| Required task |
Gather every line in the items below that contains the word "other", treating uppercase and lowercase letters as different.

| Supplied information |
○ ○ ○ ○ ○

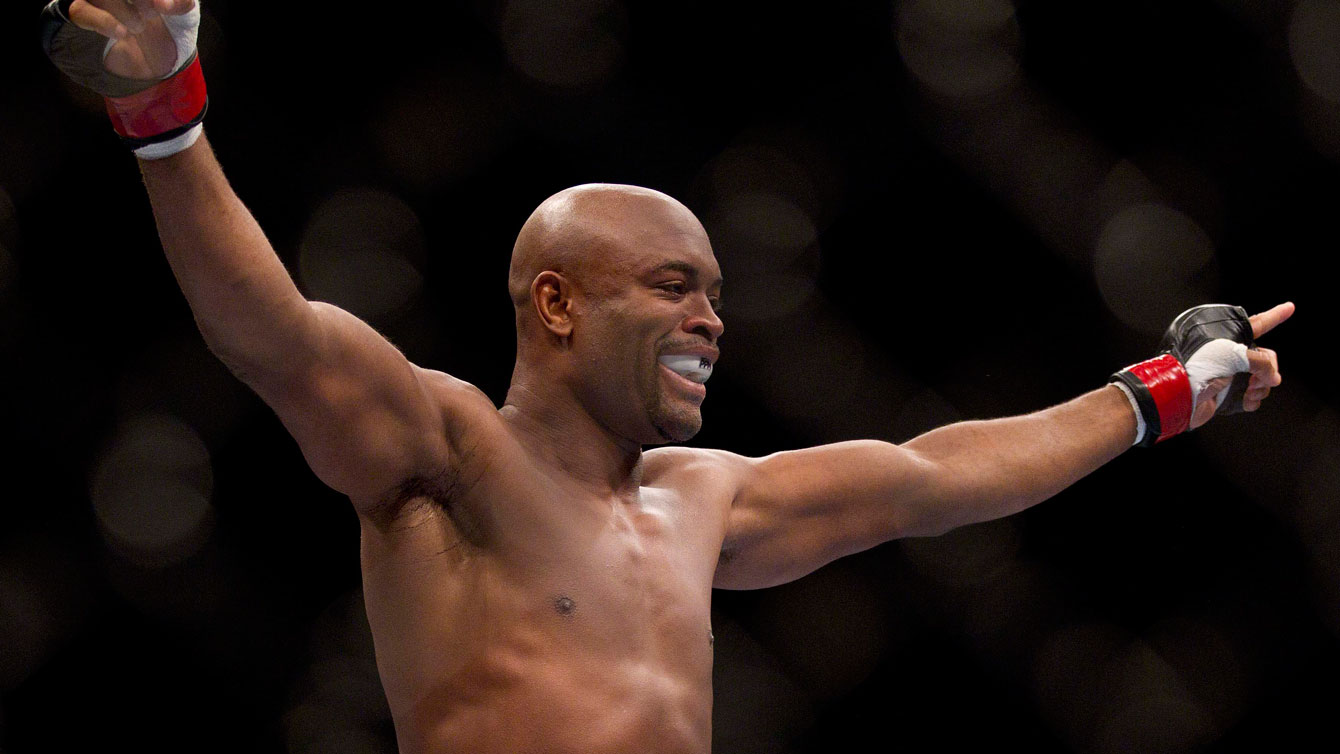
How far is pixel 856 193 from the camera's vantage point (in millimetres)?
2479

○ ○ ○ ○ ○

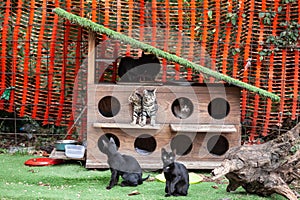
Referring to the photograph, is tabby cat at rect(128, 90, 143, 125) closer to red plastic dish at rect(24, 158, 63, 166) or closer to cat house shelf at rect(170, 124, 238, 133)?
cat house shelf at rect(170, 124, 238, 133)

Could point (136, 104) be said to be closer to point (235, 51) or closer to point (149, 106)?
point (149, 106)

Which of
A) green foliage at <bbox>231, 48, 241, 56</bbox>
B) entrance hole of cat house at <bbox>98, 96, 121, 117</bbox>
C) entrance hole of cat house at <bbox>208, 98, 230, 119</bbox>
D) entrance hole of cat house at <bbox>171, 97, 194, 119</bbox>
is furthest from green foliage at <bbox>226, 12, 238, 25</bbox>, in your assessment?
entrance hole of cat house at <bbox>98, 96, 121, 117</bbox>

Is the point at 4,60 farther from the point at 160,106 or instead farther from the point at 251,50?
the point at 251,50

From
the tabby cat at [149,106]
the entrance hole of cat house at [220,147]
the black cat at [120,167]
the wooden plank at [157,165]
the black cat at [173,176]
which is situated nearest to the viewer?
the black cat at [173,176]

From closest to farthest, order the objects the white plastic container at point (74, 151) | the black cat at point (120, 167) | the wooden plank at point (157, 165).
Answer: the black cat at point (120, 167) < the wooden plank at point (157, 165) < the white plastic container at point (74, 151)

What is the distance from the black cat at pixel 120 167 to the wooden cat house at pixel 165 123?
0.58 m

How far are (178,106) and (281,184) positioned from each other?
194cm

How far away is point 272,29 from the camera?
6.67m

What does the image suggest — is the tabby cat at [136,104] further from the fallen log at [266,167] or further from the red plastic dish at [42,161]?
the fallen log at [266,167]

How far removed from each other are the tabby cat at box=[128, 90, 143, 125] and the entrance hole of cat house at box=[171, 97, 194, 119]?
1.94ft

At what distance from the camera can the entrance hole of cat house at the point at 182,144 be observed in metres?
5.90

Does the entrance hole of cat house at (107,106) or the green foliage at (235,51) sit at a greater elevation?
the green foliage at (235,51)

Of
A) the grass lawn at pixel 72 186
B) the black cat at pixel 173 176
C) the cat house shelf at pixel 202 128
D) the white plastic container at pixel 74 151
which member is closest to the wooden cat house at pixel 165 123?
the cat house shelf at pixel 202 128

○ ○ ○ ○ ○

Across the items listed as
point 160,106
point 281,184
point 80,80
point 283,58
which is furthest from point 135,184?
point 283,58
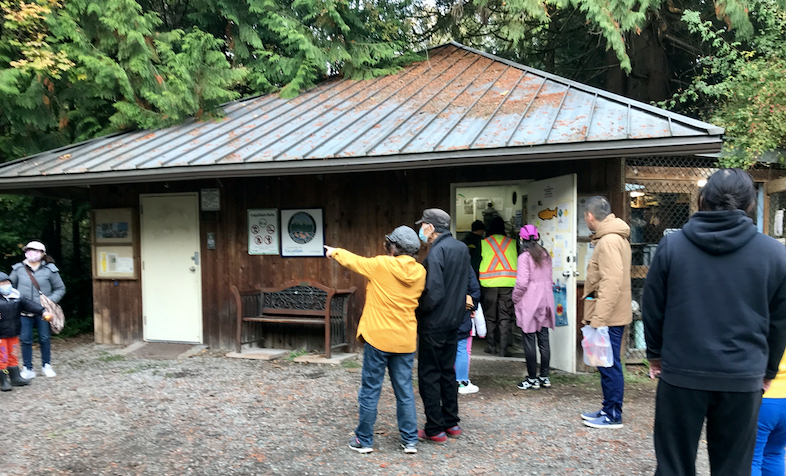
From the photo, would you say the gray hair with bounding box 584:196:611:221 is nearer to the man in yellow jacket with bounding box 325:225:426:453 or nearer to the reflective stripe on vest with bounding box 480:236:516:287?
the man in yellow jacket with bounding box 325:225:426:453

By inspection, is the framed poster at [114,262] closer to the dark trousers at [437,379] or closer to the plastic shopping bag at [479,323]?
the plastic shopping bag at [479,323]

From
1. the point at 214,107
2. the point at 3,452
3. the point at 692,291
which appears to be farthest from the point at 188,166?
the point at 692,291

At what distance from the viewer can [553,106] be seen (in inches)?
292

○ ○ ○ ○ ○

| Exercise answer |
How far are (178,106) and (281,184) positioned from each other?
How far removed from each other are the tabby cat at box=[128, 90, 143, 125] and the entrance hole of cat house at box=[171, 97, 194, 119]?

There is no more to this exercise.